Extrait de texte =>
Dans la nuit du 16 au 17 janvier 1970, André Léon Taïgla est attaqué à son domicile. Babagbéto tire sur lui avec un pistolet artisanal, acheté quelques jours plus tôt à Cana. La balle manque sa cible, mais la victime est ensuite violemment frappée à la machette par Nouatin Agbessi, dit Sodabi, avant d’être achevée par les autres complices.
Avant l’attaque, Thérèse avait enfermé leur fille Clarisse, âgée de 13 ans, dans la cuisine et attaché le chien de la maison.
Une fausse version rapidement démantelée
Après les faits, Thérèse Hountondji appelle la police et affirme avoir découvert le corps de son mari à son retour du cinéma Vog. Compte tenu du statut du défunt, le Commissariat central de Cotonou, dirigé par le commissaire Pascal Tchiakpè, se rend immédiatement sur place.
Les enquêteurs constatent rapidement des incohérences dans le récit. Clarisse confirme avoir été enfermée avant la découverte du corps, renforçant les soupçons contre sa mère.

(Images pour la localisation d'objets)
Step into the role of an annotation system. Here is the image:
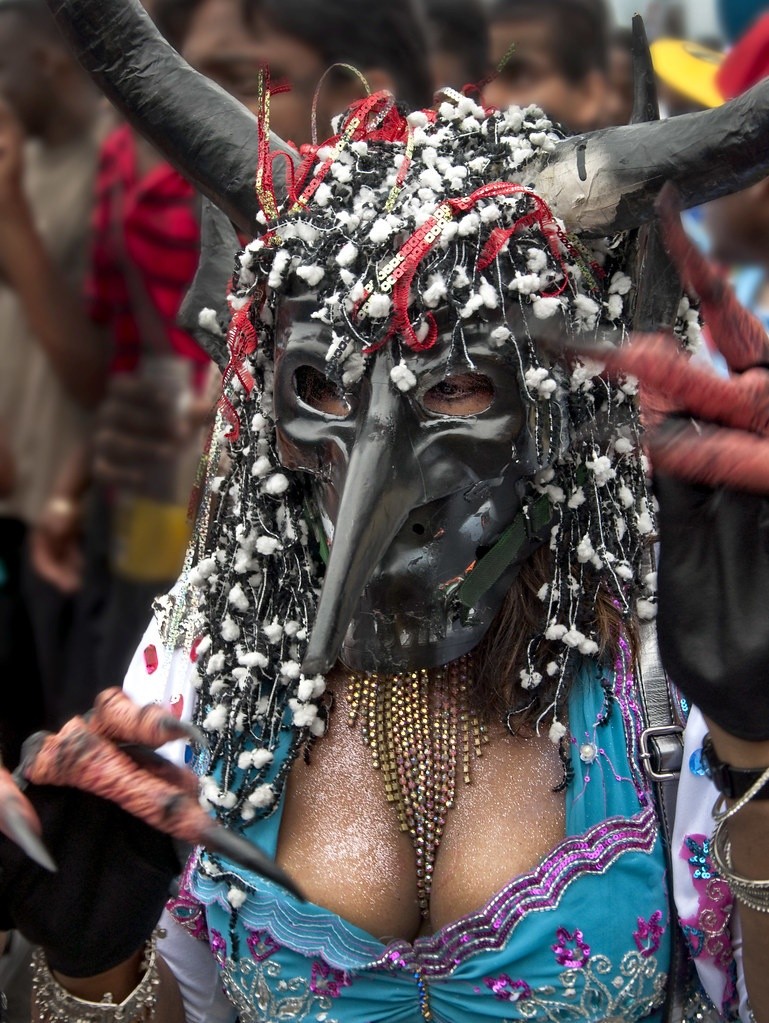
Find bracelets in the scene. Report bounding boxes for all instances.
[708,770,769,914]
[31,923,167,1023]
[703,733,769,802]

Questions d'étude =>
1. D'après l'extrait, avec quelle arme Babagbéto tire-t-il sur André Léon Taïgla ?
2. Dressez la liste de toutes les personnes nommées dans l'extrait.
3. Recopiez à l'identique le passage de l'extrait qui va de « Les enquêteurs constatent » jusqu'à « contre sa mère. ».
Les enregistrements forment un matériau distinct de l'extrait.

Réponses aux exercices =>
1. Il tire avec un pistolet artisanal, acheté quelques jours plus tôt à Cana.

2.
- André Léon Taïgla
- Babagbéto
- Nouatin Agbessi, dit Sodabi
- Thérèse Hountondji
- Clarisse
- Pascal Tchiakpè

3.
Les enquêteurs constatent rapidement des incohérences dans le récit. Clarisse confirme avoir été enfermée avant la découverte du corps, renforçant les soupçons contre sa mère.